Espetáculo de dança inspirado em Ingmar Bergman emociona público

Por Natácia Guimarães

“A solidão de duas pessoas é um fato”. O impacto dessa frase de Ingmar Bergman, citada logo no início do espetáculo, criou uma atmosfera de drama que invadiu o Teatro Molière, no Sábado, dia 26 de abril, na Aliança Francesa. O trecho, extraído da autobiografia “Lanterna Mágica”, do cineasta sueco, é um dos pensamentos que permeiam os movimentos de “Sem tu não pode haver em eu”, espetáculo trazido ao Vivadança pela companhia do coreógrafo português Paulo Ribeiro, e que se lançou à tarefa de criar imagens cênicas a partir de sensações do universo de Bergman: autoconhecimento, paixão, angústia.

O solo tem uma coreografia ao mesmo tempo densa e leve, que expressa diversos sentimentos do ser humano. O espetáculo retira as máscaras sociais, escancarando a fragilidade, tristeza, alegria, conflitos a que todos os indivíduos estão suscetíveis ao longo da vida. A plateia estava lotada e em total sintonia com o solo. Os sentimentos são tão intensos nas coreografia que,  da plateia, era possível senti-los a cada manobra do dançarino.  O solo conseguiu atrair a atenção da plateia do inicio ao fim do espetáculo. Jogos de luz  e sombra permitiram  tornar o clima mais  intimista. A trilha sonora do espetáculo é uma mistura de jazz, com músicas de Bach e – através da sensibilidade dos movimentos em conjunto com a trilha sonora-  transferiu para a plateia momentos de lembranças e reflexões .

O espetáculo de dança é inspirado na obra do cineasta sueco Ingmar Bergman e traz traços específicos da cinematografia de Bergman- questões existenciais de fé, solidão e mortalidade. “O Ingmar [Bergman] é uma viagem à humanidade, uma viagem à nossa essência. Cada palavra no Ingmar é preciosa, cada palavra é uma palavra que desagua noutro sítio, sempre em movimento, em transição”, disse Paulo Ribeiro em uma entrevista concedida a outro veiculo de comunicação.  O espetáculo se divide entre partes de áudio de trechos de Bergman  que analisam a questão existencial, música e silêncio. O coreografo expõe um domínio impecável sobre os movimentos. “Ele explode. Internamente e externamente ele consegue fazer essa explosão. É a criação de todo o movimento. Isso é uma coisa fantástica. O movimento nasce da expressão” disse Magnólia Costa que estava na plateia.

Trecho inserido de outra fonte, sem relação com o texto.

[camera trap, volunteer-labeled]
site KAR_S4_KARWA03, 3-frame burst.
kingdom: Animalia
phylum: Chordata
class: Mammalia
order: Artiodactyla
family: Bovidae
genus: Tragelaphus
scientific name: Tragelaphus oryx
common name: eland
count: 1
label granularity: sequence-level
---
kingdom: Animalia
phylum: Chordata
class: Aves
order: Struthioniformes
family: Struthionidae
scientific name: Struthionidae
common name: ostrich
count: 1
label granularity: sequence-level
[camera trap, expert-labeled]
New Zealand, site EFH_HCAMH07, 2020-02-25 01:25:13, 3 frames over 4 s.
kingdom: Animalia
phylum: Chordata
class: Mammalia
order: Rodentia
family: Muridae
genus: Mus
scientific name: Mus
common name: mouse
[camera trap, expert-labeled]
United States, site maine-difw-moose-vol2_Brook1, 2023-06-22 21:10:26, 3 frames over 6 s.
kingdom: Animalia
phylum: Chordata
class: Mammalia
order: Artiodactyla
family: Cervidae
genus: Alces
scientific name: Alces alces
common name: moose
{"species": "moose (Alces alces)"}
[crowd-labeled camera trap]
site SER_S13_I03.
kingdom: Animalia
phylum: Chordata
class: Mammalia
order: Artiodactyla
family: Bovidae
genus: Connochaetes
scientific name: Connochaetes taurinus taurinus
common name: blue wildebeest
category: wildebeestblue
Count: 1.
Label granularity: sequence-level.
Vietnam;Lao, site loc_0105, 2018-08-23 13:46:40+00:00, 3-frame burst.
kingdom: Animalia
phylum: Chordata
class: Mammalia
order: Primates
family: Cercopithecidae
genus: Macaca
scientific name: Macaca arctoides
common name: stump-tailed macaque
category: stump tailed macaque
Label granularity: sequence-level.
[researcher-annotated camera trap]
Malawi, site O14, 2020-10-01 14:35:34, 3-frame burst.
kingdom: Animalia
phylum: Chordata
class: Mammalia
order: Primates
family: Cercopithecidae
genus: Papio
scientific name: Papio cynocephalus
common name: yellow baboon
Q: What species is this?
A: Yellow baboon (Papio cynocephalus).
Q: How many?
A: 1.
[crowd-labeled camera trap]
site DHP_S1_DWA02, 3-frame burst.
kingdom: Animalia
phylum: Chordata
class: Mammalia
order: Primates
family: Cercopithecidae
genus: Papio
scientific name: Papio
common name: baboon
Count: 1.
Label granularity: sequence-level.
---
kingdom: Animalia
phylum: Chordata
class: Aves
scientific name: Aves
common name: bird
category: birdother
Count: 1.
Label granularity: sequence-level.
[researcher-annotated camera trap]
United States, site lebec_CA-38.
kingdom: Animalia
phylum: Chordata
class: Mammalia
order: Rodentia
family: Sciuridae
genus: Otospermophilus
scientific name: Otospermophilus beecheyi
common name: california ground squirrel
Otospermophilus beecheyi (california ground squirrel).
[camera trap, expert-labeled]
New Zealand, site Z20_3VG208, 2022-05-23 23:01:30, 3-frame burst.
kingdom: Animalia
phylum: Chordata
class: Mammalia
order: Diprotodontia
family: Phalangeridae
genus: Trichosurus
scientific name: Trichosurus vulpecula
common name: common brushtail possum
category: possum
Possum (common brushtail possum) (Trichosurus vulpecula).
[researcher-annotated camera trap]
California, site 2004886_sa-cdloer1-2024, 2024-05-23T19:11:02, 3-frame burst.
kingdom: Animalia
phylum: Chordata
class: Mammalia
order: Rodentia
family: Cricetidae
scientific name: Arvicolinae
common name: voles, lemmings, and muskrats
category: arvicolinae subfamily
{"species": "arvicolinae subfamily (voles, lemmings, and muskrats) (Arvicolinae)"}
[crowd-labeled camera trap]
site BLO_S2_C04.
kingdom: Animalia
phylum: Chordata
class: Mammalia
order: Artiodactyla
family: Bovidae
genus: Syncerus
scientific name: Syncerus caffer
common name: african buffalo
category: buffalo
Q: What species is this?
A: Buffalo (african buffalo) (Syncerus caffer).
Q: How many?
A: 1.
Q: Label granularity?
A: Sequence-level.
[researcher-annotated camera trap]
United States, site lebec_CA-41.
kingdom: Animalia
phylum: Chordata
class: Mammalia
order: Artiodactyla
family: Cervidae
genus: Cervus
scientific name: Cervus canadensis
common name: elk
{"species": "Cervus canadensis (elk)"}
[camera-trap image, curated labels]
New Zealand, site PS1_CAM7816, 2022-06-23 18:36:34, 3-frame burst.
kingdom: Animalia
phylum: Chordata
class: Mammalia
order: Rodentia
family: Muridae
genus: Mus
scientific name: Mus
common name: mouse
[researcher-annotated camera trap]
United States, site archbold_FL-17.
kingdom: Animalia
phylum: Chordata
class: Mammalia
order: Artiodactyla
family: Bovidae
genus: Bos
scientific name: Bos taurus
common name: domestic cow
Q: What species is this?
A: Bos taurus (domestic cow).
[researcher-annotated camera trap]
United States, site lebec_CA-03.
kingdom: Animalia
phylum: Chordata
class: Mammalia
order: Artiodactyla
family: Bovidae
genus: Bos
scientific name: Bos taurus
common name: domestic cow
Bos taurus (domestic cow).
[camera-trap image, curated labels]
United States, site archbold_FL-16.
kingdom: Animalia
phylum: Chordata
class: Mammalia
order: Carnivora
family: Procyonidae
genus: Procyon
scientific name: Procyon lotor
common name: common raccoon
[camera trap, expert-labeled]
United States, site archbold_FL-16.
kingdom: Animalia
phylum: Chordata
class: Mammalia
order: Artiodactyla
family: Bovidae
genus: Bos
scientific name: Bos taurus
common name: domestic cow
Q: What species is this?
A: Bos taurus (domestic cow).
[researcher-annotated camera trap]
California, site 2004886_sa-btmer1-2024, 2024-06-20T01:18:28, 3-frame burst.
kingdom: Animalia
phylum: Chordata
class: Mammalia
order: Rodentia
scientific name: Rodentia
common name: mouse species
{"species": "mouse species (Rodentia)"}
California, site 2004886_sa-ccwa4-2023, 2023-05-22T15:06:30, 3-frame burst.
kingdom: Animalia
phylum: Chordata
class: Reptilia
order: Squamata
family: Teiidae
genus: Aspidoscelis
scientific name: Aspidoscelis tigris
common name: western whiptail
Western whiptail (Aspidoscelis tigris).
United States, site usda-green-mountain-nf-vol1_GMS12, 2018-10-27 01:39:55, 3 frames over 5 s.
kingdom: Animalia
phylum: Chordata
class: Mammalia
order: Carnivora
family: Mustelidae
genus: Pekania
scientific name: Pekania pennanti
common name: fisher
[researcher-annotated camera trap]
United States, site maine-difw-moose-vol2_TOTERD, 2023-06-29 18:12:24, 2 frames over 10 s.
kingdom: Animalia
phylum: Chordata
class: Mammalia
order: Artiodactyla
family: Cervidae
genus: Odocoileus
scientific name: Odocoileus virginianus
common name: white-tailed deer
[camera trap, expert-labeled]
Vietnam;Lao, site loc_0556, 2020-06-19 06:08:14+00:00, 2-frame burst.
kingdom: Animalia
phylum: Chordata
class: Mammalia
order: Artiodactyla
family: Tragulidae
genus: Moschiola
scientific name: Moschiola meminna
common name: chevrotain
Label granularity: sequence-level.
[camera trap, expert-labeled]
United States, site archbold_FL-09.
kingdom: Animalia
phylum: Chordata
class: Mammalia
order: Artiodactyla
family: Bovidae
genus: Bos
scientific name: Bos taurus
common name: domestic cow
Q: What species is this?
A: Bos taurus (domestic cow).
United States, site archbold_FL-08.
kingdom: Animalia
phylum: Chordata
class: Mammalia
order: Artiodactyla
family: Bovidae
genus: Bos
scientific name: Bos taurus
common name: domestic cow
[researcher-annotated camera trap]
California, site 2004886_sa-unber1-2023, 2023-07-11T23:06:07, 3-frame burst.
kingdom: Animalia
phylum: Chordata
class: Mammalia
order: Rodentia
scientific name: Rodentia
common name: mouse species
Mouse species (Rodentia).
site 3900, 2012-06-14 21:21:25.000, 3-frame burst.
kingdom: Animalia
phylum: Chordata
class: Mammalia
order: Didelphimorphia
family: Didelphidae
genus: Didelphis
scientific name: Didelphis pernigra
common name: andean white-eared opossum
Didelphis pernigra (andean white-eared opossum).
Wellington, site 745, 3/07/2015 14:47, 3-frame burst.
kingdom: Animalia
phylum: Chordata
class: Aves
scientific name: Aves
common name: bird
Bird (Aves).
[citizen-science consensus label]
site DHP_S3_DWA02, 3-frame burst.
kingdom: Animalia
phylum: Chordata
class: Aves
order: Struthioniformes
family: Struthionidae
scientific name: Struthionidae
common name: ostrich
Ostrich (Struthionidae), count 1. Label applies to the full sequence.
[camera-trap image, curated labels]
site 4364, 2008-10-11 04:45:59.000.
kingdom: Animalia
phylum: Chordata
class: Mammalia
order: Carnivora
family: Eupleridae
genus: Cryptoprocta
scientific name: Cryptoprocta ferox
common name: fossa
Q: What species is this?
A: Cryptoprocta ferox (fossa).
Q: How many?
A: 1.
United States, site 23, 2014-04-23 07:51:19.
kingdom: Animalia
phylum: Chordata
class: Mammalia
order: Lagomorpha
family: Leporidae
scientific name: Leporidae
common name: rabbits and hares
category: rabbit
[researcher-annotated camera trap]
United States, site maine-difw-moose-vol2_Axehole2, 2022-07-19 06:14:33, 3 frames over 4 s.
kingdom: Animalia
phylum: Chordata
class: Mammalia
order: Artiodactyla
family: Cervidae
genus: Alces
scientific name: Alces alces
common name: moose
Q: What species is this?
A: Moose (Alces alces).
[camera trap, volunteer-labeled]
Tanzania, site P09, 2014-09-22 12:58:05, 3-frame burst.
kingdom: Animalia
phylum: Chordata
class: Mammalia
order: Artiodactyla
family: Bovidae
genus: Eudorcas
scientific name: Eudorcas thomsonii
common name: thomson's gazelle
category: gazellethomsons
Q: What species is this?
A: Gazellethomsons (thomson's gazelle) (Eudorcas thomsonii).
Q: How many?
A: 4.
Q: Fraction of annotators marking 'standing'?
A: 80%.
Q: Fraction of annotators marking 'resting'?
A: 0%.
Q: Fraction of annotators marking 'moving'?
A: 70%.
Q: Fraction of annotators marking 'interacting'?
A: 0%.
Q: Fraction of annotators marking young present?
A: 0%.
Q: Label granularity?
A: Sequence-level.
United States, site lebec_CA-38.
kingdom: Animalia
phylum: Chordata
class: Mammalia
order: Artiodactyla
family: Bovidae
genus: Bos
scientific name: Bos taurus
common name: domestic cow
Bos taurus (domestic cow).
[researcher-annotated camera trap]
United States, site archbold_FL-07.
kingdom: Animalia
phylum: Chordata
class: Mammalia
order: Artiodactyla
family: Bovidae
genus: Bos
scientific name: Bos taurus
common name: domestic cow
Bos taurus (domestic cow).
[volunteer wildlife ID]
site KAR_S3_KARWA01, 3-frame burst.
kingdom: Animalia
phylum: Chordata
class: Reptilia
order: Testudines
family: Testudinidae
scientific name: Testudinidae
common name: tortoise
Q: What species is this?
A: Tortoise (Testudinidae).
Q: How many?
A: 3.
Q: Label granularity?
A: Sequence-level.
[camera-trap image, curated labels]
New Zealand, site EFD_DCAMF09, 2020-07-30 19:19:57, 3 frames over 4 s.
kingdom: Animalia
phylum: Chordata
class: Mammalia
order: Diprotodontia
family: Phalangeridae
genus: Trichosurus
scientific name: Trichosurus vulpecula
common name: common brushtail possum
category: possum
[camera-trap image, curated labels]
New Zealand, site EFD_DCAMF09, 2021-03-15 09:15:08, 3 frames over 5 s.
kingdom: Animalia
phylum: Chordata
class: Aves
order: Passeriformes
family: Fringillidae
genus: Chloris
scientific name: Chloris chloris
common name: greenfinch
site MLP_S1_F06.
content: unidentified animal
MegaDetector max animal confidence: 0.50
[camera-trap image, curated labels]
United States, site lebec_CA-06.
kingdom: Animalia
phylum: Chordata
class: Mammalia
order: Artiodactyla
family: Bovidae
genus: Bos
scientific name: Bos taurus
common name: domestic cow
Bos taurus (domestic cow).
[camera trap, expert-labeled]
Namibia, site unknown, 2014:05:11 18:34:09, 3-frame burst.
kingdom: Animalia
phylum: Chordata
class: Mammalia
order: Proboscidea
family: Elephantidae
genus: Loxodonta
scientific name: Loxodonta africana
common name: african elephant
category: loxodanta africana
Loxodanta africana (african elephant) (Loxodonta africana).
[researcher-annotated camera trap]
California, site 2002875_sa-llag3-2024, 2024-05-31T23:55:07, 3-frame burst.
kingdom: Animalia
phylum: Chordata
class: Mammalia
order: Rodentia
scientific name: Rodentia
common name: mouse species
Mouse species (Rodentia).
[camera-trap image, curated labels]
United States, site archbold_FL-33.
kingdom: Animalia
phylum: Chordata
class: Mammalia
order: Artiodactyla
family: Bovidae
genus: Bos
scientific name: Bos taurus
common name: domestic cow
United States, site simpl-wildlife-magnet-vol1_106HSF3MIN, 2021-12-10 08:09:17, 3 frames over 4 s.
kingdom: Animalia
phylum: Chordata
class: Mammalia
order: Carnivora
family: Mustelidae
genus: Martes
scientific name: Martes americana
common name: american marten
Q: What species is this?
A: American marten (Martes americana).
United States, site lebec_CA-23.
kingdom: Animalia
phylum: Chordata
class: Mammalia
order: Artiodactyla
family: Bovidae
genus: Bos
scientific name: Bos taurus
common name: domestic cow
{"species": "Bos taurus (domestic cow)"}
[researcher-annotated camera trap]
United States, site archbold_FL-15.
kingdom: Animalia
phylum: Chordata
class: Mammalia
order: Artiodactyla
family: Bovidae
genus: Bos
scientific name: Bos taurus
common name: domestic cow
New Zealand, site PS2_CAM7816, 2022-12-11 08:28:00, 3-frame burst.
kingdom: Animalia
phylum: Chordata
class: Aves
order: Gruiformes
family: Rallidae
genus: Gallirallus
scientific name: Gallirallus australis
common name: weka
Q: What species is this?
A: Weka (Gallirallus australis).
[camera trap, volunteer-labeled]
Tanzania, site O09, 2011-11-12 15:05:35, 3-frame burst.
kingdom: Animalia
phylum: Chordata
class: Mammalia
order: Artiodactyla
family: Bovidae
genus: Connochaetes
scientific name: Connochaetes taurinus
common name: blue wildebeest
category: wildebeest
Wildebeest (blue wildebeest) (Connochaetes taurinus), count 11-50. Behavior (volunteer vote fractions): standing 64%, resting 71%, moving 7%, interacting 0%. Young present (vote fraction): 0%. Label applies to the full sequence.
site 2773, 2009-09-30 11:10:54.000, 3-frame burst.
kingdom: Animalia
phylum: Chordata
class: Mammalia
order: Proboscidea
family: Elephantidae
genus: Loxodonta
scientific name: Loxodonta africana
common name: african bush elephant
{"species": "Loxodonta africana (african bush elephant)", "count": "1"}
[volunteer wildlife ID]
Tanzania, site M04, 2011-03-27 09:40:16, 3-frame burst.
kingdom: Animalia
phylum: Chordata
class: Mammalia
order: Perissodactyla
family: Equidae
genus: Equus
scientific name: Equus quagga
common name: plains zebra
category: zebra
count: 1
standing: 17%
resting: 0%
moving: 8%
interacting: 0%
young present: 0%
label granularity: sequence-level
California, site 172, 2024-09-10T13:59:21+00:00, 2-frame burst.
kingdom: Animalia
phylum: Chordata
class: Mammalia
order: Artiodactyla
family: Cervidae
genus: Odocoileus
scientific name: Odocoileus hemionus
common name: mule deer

A obra de Bergman, extremamente densa e dramática, é dançada num tom de, ao mesmo tempo, leveza, reflexão e dor. É possível ver características da personagem do filme Persona como Elisabeth Vogler. A personagem no filme é uma atriz que teve uma crise de surto e, a partir desse momento, decide isolar-se do mundo e permanecer em constante silêncio. O filme vai revelando os motivos desse “surto” pelos sentimentos e convívio da sua enfermeira e os dramas de viver em uma sociedade na qual a aparência parecer ser algo muito mais relevante que a essência.
O coreógrafo
Natural de Lisboa, fez carreira como bailarino em várias companhias belgas e francesas até tornar-se coreógrafo. A estreia nessa função aconteceu em 1984, em Paris, no âmbito da companhia Stridanse, da qual foi co-fundador.
Em  Portugal, em 1988, começou por colaborar com a Companhia de Dança de Lisboa e com o Ballet Gulbenkian, para os quais criou, respectivamente, Taquicardia (Prémio Revelação do jornal Sete, em 1988) e Ad Vitam. Com o solo Modo de utilização, interpretado por si próprio, representou Portugal no Festival Europália 91, em Bruxelas.
A sua carreira de coreógrafo expandiu-se no plano internacional a partir de 1991, com a criação de obras para companhias de renome: Nederlands Dans Theater II (Encantados de servi-lo e Waiting for Volúpia), Nederlands Dans Theater III (New Age); Grand Théâtre de Genève (Une Histoire de Passion); Centre Chorégraphique de Nevers, Bourgogne (Le Cygne Renversé); Ballet de Lorraine (White Feeling e Organic Beat). Para o Ballet Gulbenkian, criou ainda: Percursos Oscilantes, Inquilinos, Quatro Árias de Ópera, Comédia Off -1, White e Organic Beat, Organic Cage, Organic Feeling.